Richard D'Souza

Indian Catholic priest, Jesuit, astronomer, and astrophysics scientist Richard D’Souza has found compelling and conclusive evidence of a galaxy thought to have been lost long ago. It is the third biggest (the Andromeda galaxy is the first, our own Milky Way is the second) in our local group of galaxies.

In an interview with the Hindustan Times, D’Souza said he nearly gave up on the search, like so many astronomers before him. His journey seemed doomed for disappointment until he made a breakthrough.

“People had given up on this and had moved to other problems. We kept plodding along, and finally we had a breakthrough. We realised that we had to unlearn and abandon so many things we thought we knew,” D’Souza said.

The major problem that researchers faced in discovering this new galaxy is that Andromeda is thought to have consumed hundreds, maybe thousands of other galaxies over billions of years. This makes it very difficult to learn about them, as they are now part of Andromeda.

The innovative method D’Souza used with help with future research, and will help discover other galaxies that have been devoured by larger galaxies.

D’Souza used a new computer simulation and he was able to extrapolate which stars belonged to Andromeda and which to this long sought after galaxy. Named M32p, this now deceased galaxy has fainter stars than Andromeda, and the stars are clustered around Andromeda’s outer halo. D’Souza’s was then able to determine that these stars were once part of another galaxy.


D’Souza is a Jesuit Catholic priest from Mapusa town in India. He is a staff astronomer of the Vatican observatory in Rome. He is also currently working on his post-doctoral research at the Department of Astronomy at the University of Michigan. It was at the University of Michigan where he discovered M32p.

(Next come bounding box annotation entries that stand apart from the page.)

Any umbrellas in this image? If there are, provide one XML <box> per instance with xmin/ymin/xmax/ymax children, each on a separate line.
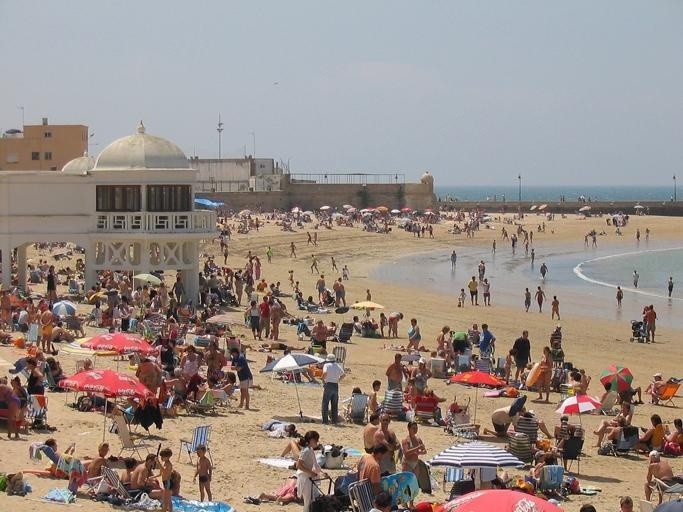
<box><xmin>80</xmin><ymin>332</ymin><xmax>156</xmax><ymax>372</ymax></box>
<box><xmin>425</xmin><ymin>208</ymin><xmax>432</xmax><ymax>212</ymax></box>
<box><xmin>273</xmin><ymin>353</ymin><xmax>325</xmax><ymax>417</ymax></box>
<box><xmin>343</xmin><ymin>204</ymin><xmax>352</xmax><ymax>209</ymax></box>
<box><xmin>552</xmin><ymin>394</ymin><xmax>602</xmax><ymax>426</ymax></box>
<box><xmin>599</xmin><ymin>364</ymin><xmax>634</xmax><ymax>393</ymax></box>
<box><xmin>400</xmin><ymin>355</ymin><xmax>421</xmax><ymax>364</ymax></box>
<box><xmin>529</xmin><ymin>205</ymin><xmax>538</xmax><ymax>210</ymax></box>
<box><xmin>653</xmin><ymin>498</ymin><xmax>683</xmax><ymax>512</ymax></box>
<box><xmin>62</xmin><ymin>337</ymin><xmax>118</xmax><ymax>367</ymax></box>
<box><xmin>53</xmin><ymin>300</ymin><xmax>77</xmax><ymax>320</ymax></box>
<box><xmin>57</xmin><ymin>368</ymin><xmax>153</xmax><ymax>441</ymax></box>
<box><xmin>634</xmin><ymin>205</ymin><xmax>643</xmax><ymax>215</ymax></box>
<box><xmin>391</xmin><ymin>209</ymin><xmax>401</xmax><ymax>214</ymax></box>
<box><xmin>351</xmin><ymin>302</ymin><xmax>384</xmax><ymax>322</ymax></box>
<box><xmin>347</xmin><ymin>208</ymin><xmax>356</xmax><ymax>213</ymax></box>
<box><xmin>539</xmin><ymin>204</ymin><xmax>547</xmax><ymax>210</ymax></box>
<box><xmin>443</xmin><ymin>489</ymin><xmax>562</xmax><ymax>512</ymax></box>
<box><xmin>425</xmin><ymin>439</ymin><xmax>526</xmax><ymax>470</ymax></box>
<box><xmin>194</xmin><ymin>199</ymin><xmax>225</xmax><ymax>207</ymax></box>
<box><xmin>424</xmin><ymin>212</ymin><xmax>434</xmax><ymax>215</ymax></box>
<box><xmin>579</xmin><ymin>206</ymin><xmax>591</xmax><ymax>212</ymax></box>
<box><xmin>450</xmin><ymin>369</ymin><xmax>506</xmax><ymax>424</ymax></box>
<box><xmin>320</xmin><ymin>205</ymin><xmax>330</xmax><ymax>210</ymax></box>
<box><xmin>132</xmin><ymin>273</ymin><xmax>161</xmax><ymax>290</ymax></box>
<box><xmin>401</xmin><ymin>207</ymin><xmax>412</xmax><ymax>218</ymax></box>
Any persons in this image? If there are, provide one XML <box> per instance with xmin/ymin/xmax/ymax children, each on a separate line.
<box><xmin>168</xmin><ymin>291</ymin><xmax>182</xmax><ymax>327</ymax></box>
<box><xmin>319</xmin><ymin>212</ymin><xmax>395</xmax><ymax>235</ymax></box>
<box><xmin>310</xmin><ymin>254</ymin><xmax>319</xmax><ymax>274</ymax></box>
<box><xmin>573</xmin><ymin>373</ymin><xmax>585</xmax><ymax>389</ymax></box>
<box><xmin>284</xmin><ymin>349</ymin><xmax>320</xmax><ymax>384</ymax></box>
<box><xmin>308</xmin><ymin>296</ymin><xmax>328</xmax><ymax>313</ymax></box>
<box><xmin>482</xmin><ymin>262</ymin><xmax>486</xmax><ymax>276</ymax></box>
<box><xmin>249</xmin><ymin>260</ymin><xmax>253</xmax><ymax>268</ymax></box>
<box><xmin>493</xmin><ymin>240</ymin><xmax>496</xmax><ymax>254</ymax></box>
<box><xmin>269</xmin><ymin>297</ymin><xmax>281</xmax><ymax>340</ymax></box>
<box><xmin>640</xmin><ymin>414</ymin><xmax>663</xmax><ymax>442</ymax></box>
<box><xmin>234</xmin><ymin>275</ymin><xmax>243</xmax><ymax>306</ymax></box>
<box><xmin>257</xmin><ymin>279</ymin><xmax>267</xmax><ymax>292</ymax></box>
<box><xmin>231</xmin><ymin>348</ymin><xmax>253</xmax><ymax>410</ymax></box>
<box><xmin>199</xmin><ymin>272</ymin><xmax>209</xmax><ymax>304</ymax></box>
<box><xmin>258</xmin><ymin>481</ymin><xmax>297</xmax><ymax>504</ymax></box>
<box><xmin>645</xmin><ymin>450</ymin><xmax>673</xmax><ymax>501</ymax></box>
<box><xmin>369</xmin><ymin>491</ymin><xmax>393</xmax><ymax>512</ymax></box>
<box><xmin>290</xmin><ymin>318</ymin><xmax>303</xmax><ymax>325</ymax></box>
<box><xmin>388</xmin><ymin>312</ymin><xmax>404</xmax><ymax>338</ymax></box>
<box><xmin>540</xmin><ymin>262</ymin><xmax>548</xmax><ymax>278</ymax></box>
<box><xmin>270</xmin><ymin>284</ymin><xmax>293</xmax><ymax>297</ymax></box>
<box><xmin>69</xmin><ymin>312</ymin><xmax>86</xmax><ymax>338</ymax></box>
<box><xmin>408</xmin><ymin>318</ymin><xmax>421</xmax><ymax>349</ymax></box>
<box><xmin>483</xmin><ymin>406</ymin><xmax>526</xmax><ymax>437</ymax></box>
<box><xmin>451</xmin><ymin>250</ymin><xmax>457</xmax><ymax>272</ymax></box>
<box><xmin>363</xmin><ymin>412</ymin><xmax>380</xmax><ymax>453</ymax></box>
<box><xmin>331</xmin><ymin>257</ymin><xmax>338</xmax><ymax>270</ymax></box>
<box><xmin>259</xmin><ymin>296</ymin><xmax>270</xmax><ymax>338</ymax></box>
<box><xmin>520</xmin><ymin>406</ymin><xmax>554</xmax><ymax>439</ymax></box>
<box><xmin>276</xmin><ymin>282</ymin><xmax>281</xmax><ymax>292</ymax></box>
<box><xmin>136</xmin><ymin>359</ymin><xmax>162</xmax><ymax>394</ymax></box>
<box><xmin>40</xmin><ymin>304</ymin><xmax>54</xmax><ymax>354</ymax></box>
<box><xmin>152</xmin><ymin>448</ymin><xmax>174</xmax><ymax>512</ymax></box>
<box><xmin>293</xmin><ymin>281</ymin><xmax>299</xmax><ymax>293</ymax></box>
<box><xmin>580</xmin><ymin>369</ymin><xmax>591</xmax><ymax>387</ymax></box>
<box><xmin>414</xmin><ymin>387</ymin><xmax>438</xmax><ymax>414</ymax></box>
<box><xmin>374</xmin><ymin>413</ymin><xmax>393</xmax><ymax>470</ymax></box>
<box><xmin>244</xmin><ymin>300</ymin><xmax>260</xmax><ymax>340</ymax></box>
<box><xmin>88</xmin><ymin>443</ymin><xmax>110</xmax><ymax>478</ymax></box>
<box><xmin>386</xmin><ymin>354</ymin><xmax>410</xmax><ymax>392</ymax></box>
<box><xmin>332</xmin><ymin>277</ymin><xmax>346</xmax><ymax>308</ymax></box>
<box><xmin>535</xmin><ymin>286</ymin><xmax>545</xmax><ymax>312</ymax></box>
<box><xmin>325</xmin><ymin>322</ymin><xmax>336</xmax><ymax>333</ymax></box>
<box><xmin>520</xmin><ymin>364</ymin><xmax>533</xmax><ymax>388</ymax></box>
<box><xmin>667</xmin><ymin>419</ymin><xmax>683</xmax><ymax>442</ymax></box>
<box><xmin>297</xmin><ymin>431</ymin><xmax>320</xmax><ymax>512</ymax></box>
<box><xmin>620</xmin><ymin>496</ymin><xmax>633</xmax><ymax>512</ymax></box>
<box><xmin>202</xmin><ymin>329</ymin><xmax>215</xmax><ymax>346</ymax></box>
<box><xmin>366</xmin><ymin>289</ymin><xmax>372</xmax><ymax>301</ymax></box>
<box><xmin>298</xmin><ymin>292</ymin><xmax>304</xmax><ymax>303</ymax></box>
<box><xmin>26</xmin><ymin>303</ymin><xmax>38</xmax><ymax>324</ymax></box>
<box><xmin>353</xmin><ymin>316</ymin><xmax>363</xmax><ymax>332</ymax></box>
<box><xmin>316</xmin><ymin>275</ymin><xmax>325</xmax><ymax>300</ymax></box>
<box><xmin>312</xmin><ymin>319</ymin><xmax>328</xmax><ymax>349</ymax></box>
<box><xmin>345</xmin><ymin>265</ymin><xmax>349</xmax><ymax>271</ymax></box>
<box><xmin>282</xmin><ymin>440</ymin><xmax>305</xmax><ymax>460</ymax></box>
<box><xmin>439</xmin><ymin>207</ymin><xmax>501</xmax><ymax>238</ymax></box>
<box><xmin>52</xmin><ymin>321</ymin><xmax>74</xmax><ymax>342</ymax></box>
<box><xmin>172</xmin><ymin>278</ymin><xmax>186</xmax><ymax>302</ymax></box>
<box><xmin>359</xmin><ymin>443</ymin><xmax>388</xmax><ymax>495</ymax></box>
<box><xmin>307</xmin><ymin>232</ymin><xmax>314</xmax><ymax>245</ymax></box>
<box><xmin>643</xmin><ymin>306</ymin><xmax>649</xmax><ymax>329</ymax></box>
<box><xmin>181</xmin><ymin>346</ymin><xmax>201</xmax><ymax>401</ymax></box>
<box><xmin>616</xmin><ymin>286</ymin><xmax>623</xmax><ymax>306</ymax></box>
<box><xmin>646</xmin><ymin>228</ymin><xmax>650</xmax><ymax>239</ymax></box>
<box><xmin>224</xmin><ymin>245</ymin><xmax>229</xmax><ymax>265</ymax></box>
<box><xmin>36</xmin><ymin>300</ymin><xmax>45</xmax><ymax>350</ymax></box>
<box><xmin>645</xmin><ymin>373</ymin><xmax>663</xmax><ymax>404</ymax></box>
<box><xmin>48</xmin><ymin>357</ymin><xmax>64</xmax><ymax>384</ymax></box>
<box><xmin>619</xmin><ymin>386</ymin><xmax>645</xmax><ymax>404</ymax></box>
<box><xmin>119</xmin><ymin>398</ymin><xmax>140</xmax><ymax>424</ymax></box>
<box><xmin>291</xmin><ymin>270</ymin><xmax>294</xmax><ymax>284</ymax></box>
<box><xmin>343</xmin><ymin>268</ymin><xmax>349</xmax><ymax>280</ymax></box>
<box><xmin>608</xmin><ymin>416</ymin><xmax>632</xmax><ymax>452</ymax></box>
<box><xmin>121</xmin><ymin>458</ymin><xmax>137</xmax><ymax>487</ymax></box>
<box><xmin>0</xmin><ymin>240</ymin><xmax>87</xmax><ymax>300</ymax></box>
<box><xmin>537</xmin><ymin>346</ymin><xmax>552</xmax><ymax>404</ymax></box>
<box><xmin>480</xmin><ymin>324</ymin><xmax>496</xmax><ymax>358</ymax></box>
<box><xmin>585</xmin><ymin>228</ymin><xmax>623</xmax><ymax>249</ymax></box>
<box><xmin>245</xmin><ymin>263</ymin><xmax>251</xmax><ymax>276</ymax></box>
<box><xmin>400</xmin><ymin>219</ymin><xmax>436</xmax><ymax>240</ymax></box>
<box><xmin>174</xmin><ymin>367</ymin><xmax>186</xmax><ymax>384</ymax></box>
<box><xmin>513</xmin><ymin>330</ymin><xmax>531</xmax><ymax>383</ymax></box>
<box><xmin>504</xmin><ymin>348</ymin><xmax>517</xmax><ymax>385</ymax></box>
<box><xmin>436</xmin><ymin>326</ymin><xmax>450</xmax><ymax>358</ymax></box>
<box><xmin>379</xmin><ymin>312</ymin><xmax>388</xmax><ymax>338</ymax></box>
<box><xmin>437</xmin><ymin>350</ymin><xmax>451</xmax><ymax>368</ymax></box>
<box><xmin>343</xmin><ymin>387</ymin><xmax>363</xmax><ymax>402</ymax></box>
<box><xmin>524</xmin><ymin>288</ymin><xmax>532</xmax><ymax>312</ymax></box>
<box><xmin>245</xmin><ymin>251</ymin><xmax>257</xmax><ymax>264</ymax></box>
<box><xmin>632</xmin><ymin>270</ymin><xmax>640</xmax><ymax>287</ymax></box>
<box><xmin>452</xmin><ymin>331</ymin><xmax>469</xmax><ymax>355</ymax></box>
<box><xmin>534</xmin><ymin>452</ymin><xmax>556</xmax><ymax>478</ymax></box>
<box><xmin>644</xmin><ymin>304</ymin><xmax>657</xmax><ymax>343</ymax></box>
<box><xmin>637</xmin><ymin>229</ymin><xmax>640</xmax><ymax>241</ymax></box>
<box><xmin>0</xmin><ymin>290</ymin><xmax>15</xmax><ymax>332</ymax></box>
<box><xmin>557</xmin><ymin>425</ymin><xmax>581</xmax><ymax>470</ymax></box>
<box><xmin>531</xmin><ymin>249</ymin><xmax>535</xmax><ymax>264</ymax></box>
<box><xmin>478</xmin><ymin>261</ymin><xmax>483</xmax><ymax>282</ymax></box>
<box><xmin>220</xmin><ymin>237</ymin><xmax>224</xmax><ymax>252</ymax></box>
<box><xmin>289</xmin><ymin>242</ymin><xmax>296</xmax><ymax>258</ymax></box>
<box><xmin>322</xmin><ymin>354</ymin><xmax>346</xmax><ymax>425</ymax></box>
<box><xmin>235</xmin><ymin>270</ymin><xmax>242</xmax><ymax>280</ymax></box>
<box><xmin>222</xmin><ymin>266</ymin><xmax>234</xmax><ymax>284</ymax></box>
<box><xmin>668</xmin><ymin>277</ymin><xmax>674</xmax><ymax>297</ymax></box>
<box><xmin>210</xmin><ymin>274</ymin><xmax>223</xmax><ymax>305</ymax></box>
<box><xmin>255</xmin><ymin>259</ymin><xmax>261</xmax><ymax>280</ymax></box>
<box><xmin>287</xmin><ymin>271</ymin><xmax>292</xmax><ymax>284</ymax></box>
<box><xmin>410</xmin><ymin>357</ymin><xmax>447</xmax><ymax>403</ymax></box>
<box><xmin>18</xmin><ymin>307</ymin><xmax>30</xmax><ymax>331</ymax></box>
<box><xmin>203</xmin><ymin>341</ymin><xmax>227</xmax><ymax>389</ymax></box>
<box><xmin>470</xmin><ymin>324</ymin><xmax>481</xmax><ymax>344</ymax></box>
<box><xmin>11</xmin><ymin>376</ymin><xmax>27</xmax><ymax>408</ymax></box>
<box><xmin>427</xmin><ymin>351</ymin><xmax>437</xmax><ymax>369</ymax></box>
<box><xmin>671</xmin><ymin>195</ymin><xmax>673</xmax><ymax>201</ymax></box>
<box><xmin>45</xmin><ymin>438</ymin><xmax>76</xmax><ymax>458</ymax></box>
<box><xmin>256</xmin><ymin>420</ymin><xmax>296</xmax><ymax>438</ymax></box>
<box><xmin>368</xmin><ymin>380</ymin><xmax>381</xmax><ymax>416</ymax></box>
<box><xmin>552</xmin><ymin>295</ymin><xmax>560</xmax><ymax>320</ymax></box>
<box><xmin>592</xmin><ymin>401</ymin><xmax>631</xmax><ymax>447</ymax></box>
<box><xmin>458</xmin><ymin>288</ymin><xmax>467</xmax><ymax>307</ymax></box>
<box><xmin>468</xmin><ymin>276</ymin><xmax>479</xmax><ymax>305</ymax></box>
<box><xmin>266</xmin><ymin>246</ymin><xmax>273</xmax><ymax>263</ymax></box>
<box><xmin>220</xmin><ymin>372</ymin><xmax>236</xmax><ymax>395</ymax></box>
<box><xmin>401</xmin><ymin>422</ymin><xmax>428</xmax><ymax>511</ymax></box>
<box><xmin>193</xmin><ymin>444</ymin><xmax>212</xmax><ymax>502</ymax></box>
<box><xmin>550</xmin><ymin>325</ymin><xmax>563</xmax><ymax>368</ymax></box>
<box><xmin>599</xmin><ymin>382</ymin><xmax>612</xmax><ymax>403</ymax></box>
<box><xmin>313</xmin><ymin>232</ymin><xmax>317</xmax><ymax>245</ymax></box>
<box><xmin>580</xmin><ymin>504</ymin><xmax>596</xmax><ymax>512</ymax></box>
<box><xmin>596</xmin><ymin>211</ymin><xmax>630</xmax><ymax>227</ymax></box>
<box><xmin>26</xmin><ymin>359</ymin><xmax>45</xmax><ymax>395</ymax></box>
<box><xmin>244</xmin><ymin>276</ymin><xmax>255</xmax><ymax>302</ymax></box>
<box><xmin>267</xmin><ymin>207</ymin><xmax>319</xmax><ymax>231</ymax></box>
<box><xmin>283</xmin><ymin>316</ymin><xmax>309</xmax><ymax>323</ymax></box>
<box><xmin>130</xmin><ymin>454</ymin><xmax>163</xmax><ymax>499</ymax></box>
<box><xmin>216</xmin><ymin>200</ymin><xmax>266</xmax><ymax>236</ymax></box>
<box><xmin>554</xmin><ymin>414</ymin><xmax>569</xmax><ymax>440</ymax></box>
<box><xmin>0</xmin><ymin>376</ymin><xmax>12</xmax><ymax>408</ymax></box>
<box><xmin>87</xmin><ymin>266</ymin><xmax>132</xmax><ymax>332</ymax></box>
<box><xmin>482</xmin><ymin>279</ymin><xmax>491</xmax><ymax>306</ymax></box>
<box><xmin>262</xmin><ymin>342</ymin><xmax>305</xmax><ymax>351</ymax></box>
<box><xmin>128</xmin><ymin>355</ymin><xmax>139</xmax><ymax>371</ymax></box>
<box><xmin>501</xmin><ymin>212</ymin><xmax>567</xmax><ymax>250</ymax></box>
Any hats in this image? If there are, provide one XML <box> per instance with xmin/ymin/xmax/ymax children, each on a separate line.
<box><xmin>326</xmin><ymin>353</ymin><xmax>337</xmax><ymax>362</ymax></box>
<box><xmin>418</xmin><ymin>356</ymin><xmax>427</xmax><ymax>365</ymax></box>
<box><xmin>653</xmin><ymin>372</ymin><xmax>662</xmax><ymax>377</ymax></box>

D’Souza and co-researcher Eric Bell think M32p was cannibalized by Andromeda around 2 billion years ago. Their findings were published in Nature Astronomy in July of 2018. Their research helps astronomers understand how galaxies interact with one another.

“This project was a big risk, but I am glad it paid off. The main thing is that we learned a lot, and we had great fun doing the project,” D’Souza said.

Their discovery could change how galaxies are currently thought to evolve. Traditional thinking is that when large, disk galaxies merge their disks are destroyed and a new elliptical galaxy is formed. However, Andromeda’s disk survived its merger with M32p. The merger, around 2 billion years ago, also coincides with a burst of new star formation in Andromeda, which astronomers previously were unable to explain.